Initial experimentation with Tensor-like extension for GGUF.

2026-04-23 03:00:31 -04:00 · 2024-09-27 22:32:21 +00:00
parent 01b088712d
commit 776f274ed5
2 changed files with 76 additions and 0 deletions
--- a/invokeai/backend/quantization/gguf/ggml_tensor.py
+++ b/invokeai/backend/quantization/gguf/ggml_tensor.py
@@ -0,0 +1,59 @@
+import gguf
+import torch
+
+from invokeai.backend.quantization.gguf.utils import (
+    DEQUANTIZE_FUNCTIONS,
+    TORCH_COMPATIBLE_QTYPES,
+    dequantize,
+)
+
+
+class GGMLTensor:
+    def __init__(self, data: torch.Tensor, ggml_quantization_type: gguf.GGMLQuantizationType, tensor_shape: torch.Size):
+        self._data = data
+        self._ggml_quantization_type = ggml_quantization_type
+        # The dequantized shape of the tensor.
+        self._tensor_shape = tensor_shape
+
+    def __repr__(self):
+        return f"GGMLTensor(type={self._ggml_quantization_type.name}, dequantized_shape=({self._tensor_shape})"
+
+    def get_dequantized_tensor(self, dtype: torch.dtype):
+        """Return the dequantized tensor.
+
+        Args:
+            dtype: The dtype of the dequantized tensor.
+        """
+        if self._ggml_quantization_type in TORCH_COMPATIBLE_QTYPES:
+            return self._data.to(dtype)
+        elif self._ggml_quantization_type in DEQUANTIZE_FUNCTIONS:
+            # TODO(ryand): Look into how the dtype param is intended to be used.
+            return dequantize(
+                data=self._data, qtype=self._ggml_quantization_type, oshape=self._tensor_shape, dtype=None
+            ).to(dtype)
+        else:
+            # There is no GPU implementation for this quantization type, so fallback to the numpy implementation.
+            new = gguf.quants.dequantize(self._data.cpu().numpy(), self._ggml_quantization_type)
+            return torch.from_numpy(new).to(self._data.device, dtype=dtype)
+
+    @classmethod
+    def __torch_function__(cls, func, types, args=(), kwargs=None):
+        if kwargs is None:
+            kwargs = {}
+
+        # Most functions will work by simply running on the dequantized tensors, so we assume this as the default
+        # behavior. Over time, we will have to add special handling for exceptions. For example, .to() will need special
+        # handling.
+        if func in []:
+            return NotImplemented
+        else:
+            # TODO(ryand): Use the highest input precision of non-quantized inputs instead of hardcoding torch.float32.
+            dequantized_args = [
+                a.get_dequantized_tensor(dtype=torch.float32) if hasattr(a, "get_dequantized_tensor") else a
+                for a in args
+            ]
+            dequantized_kwargs = {
+                k: v.get_dequantized_tensor(dtype=torch.float32) if hasattr(v, "get_dequantized_tensor") else v
+                for k, v in kwargs.items()

* Data below *

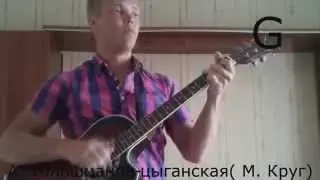 Видеоразбор песни М.Круга - "Цыганская"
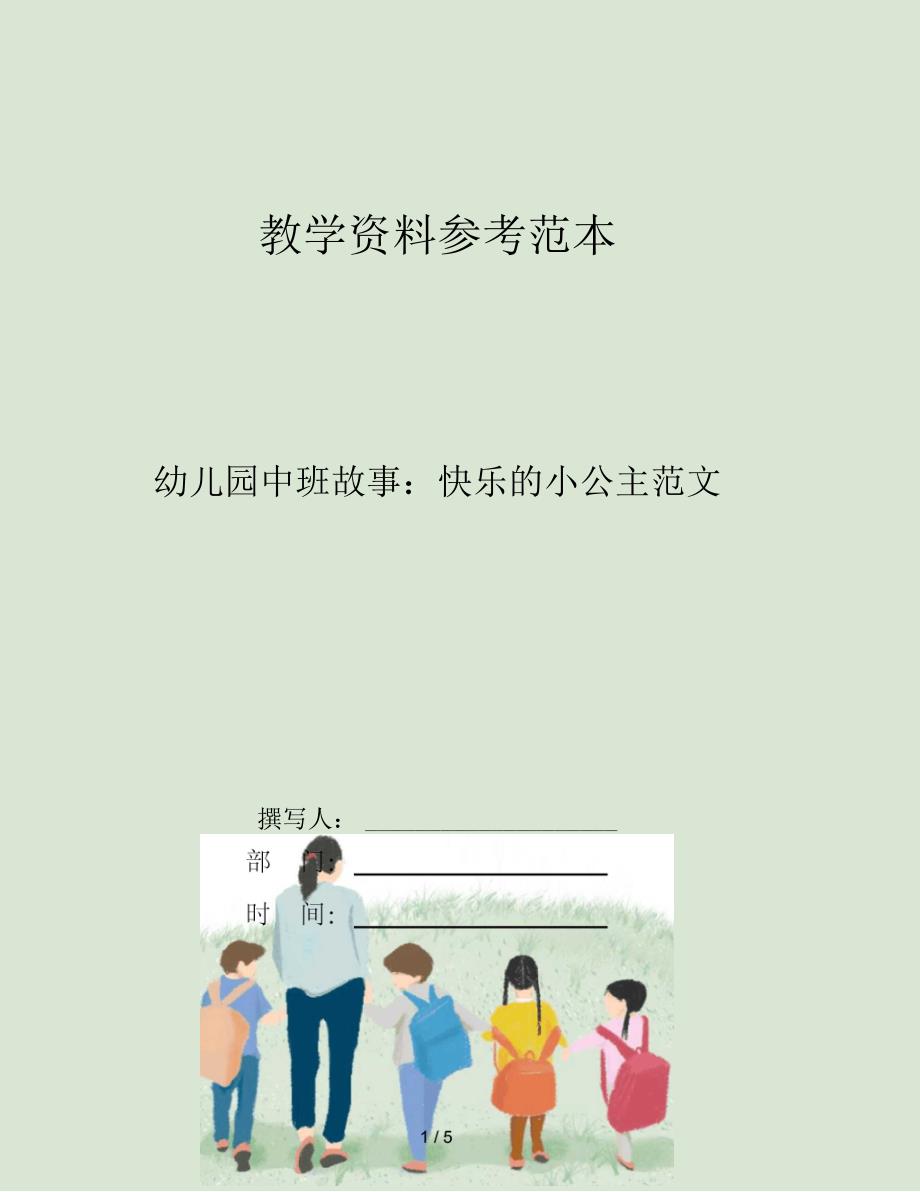 幼儿园中班故事快乐的小公主范文_第1页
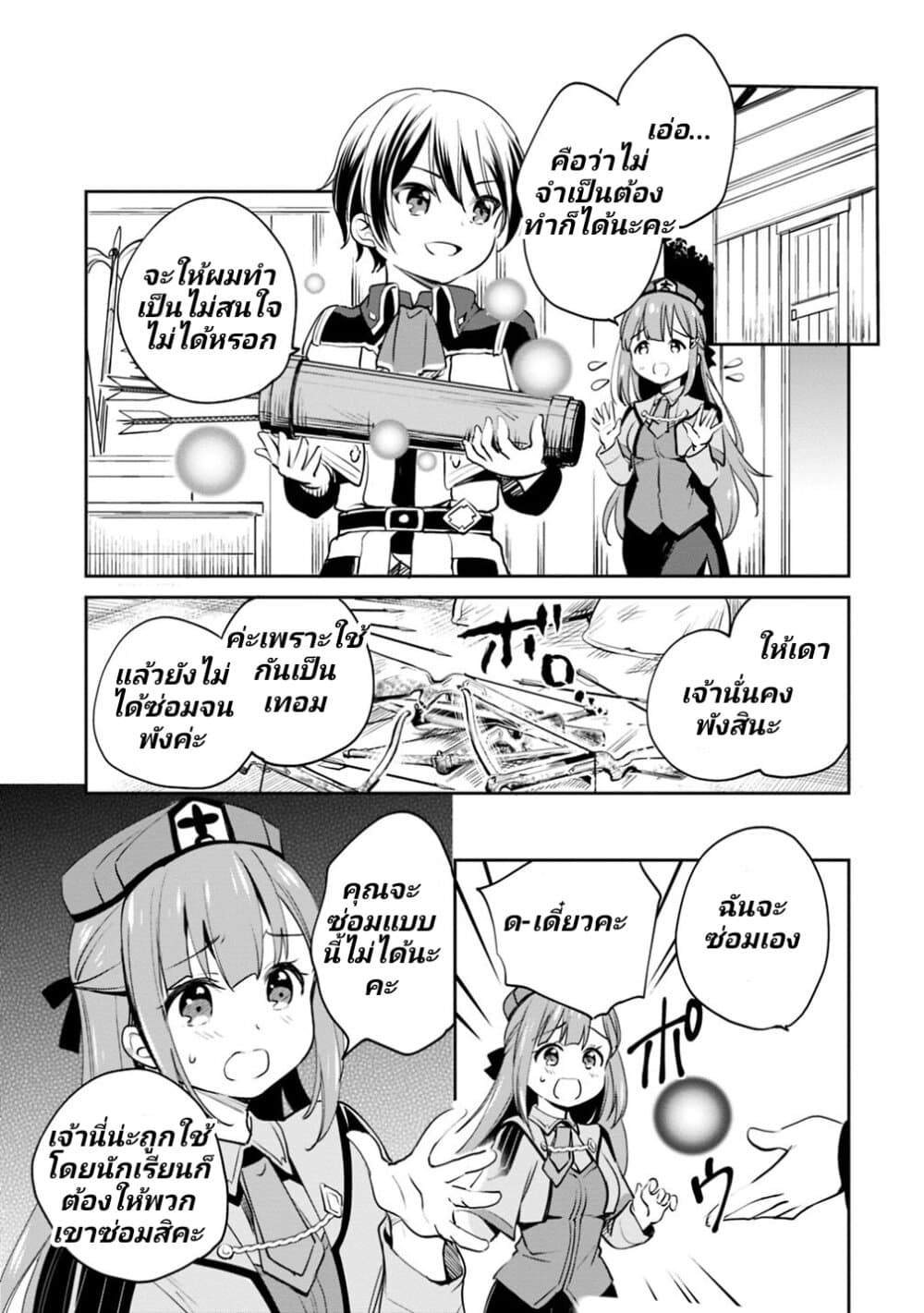 Zennin Ossan, Umare Kawattara SSS Rank Jinsei ga Kakutei Shita page 3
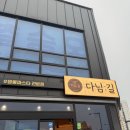 셀세모 군산시 미장점 | 군산 다님길 빼쉐 짬뽕파스타 맛집 분위기까지 좋았던 미장동 데이트 코스 후기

* Work task *
How would you say "Over time, we will have to add special handling for exceptions." from the GGUF tensor commit in Spanish?

* Written response *
Con el tiempo, tendremos que añadir un tratamiento especial para las excepciones.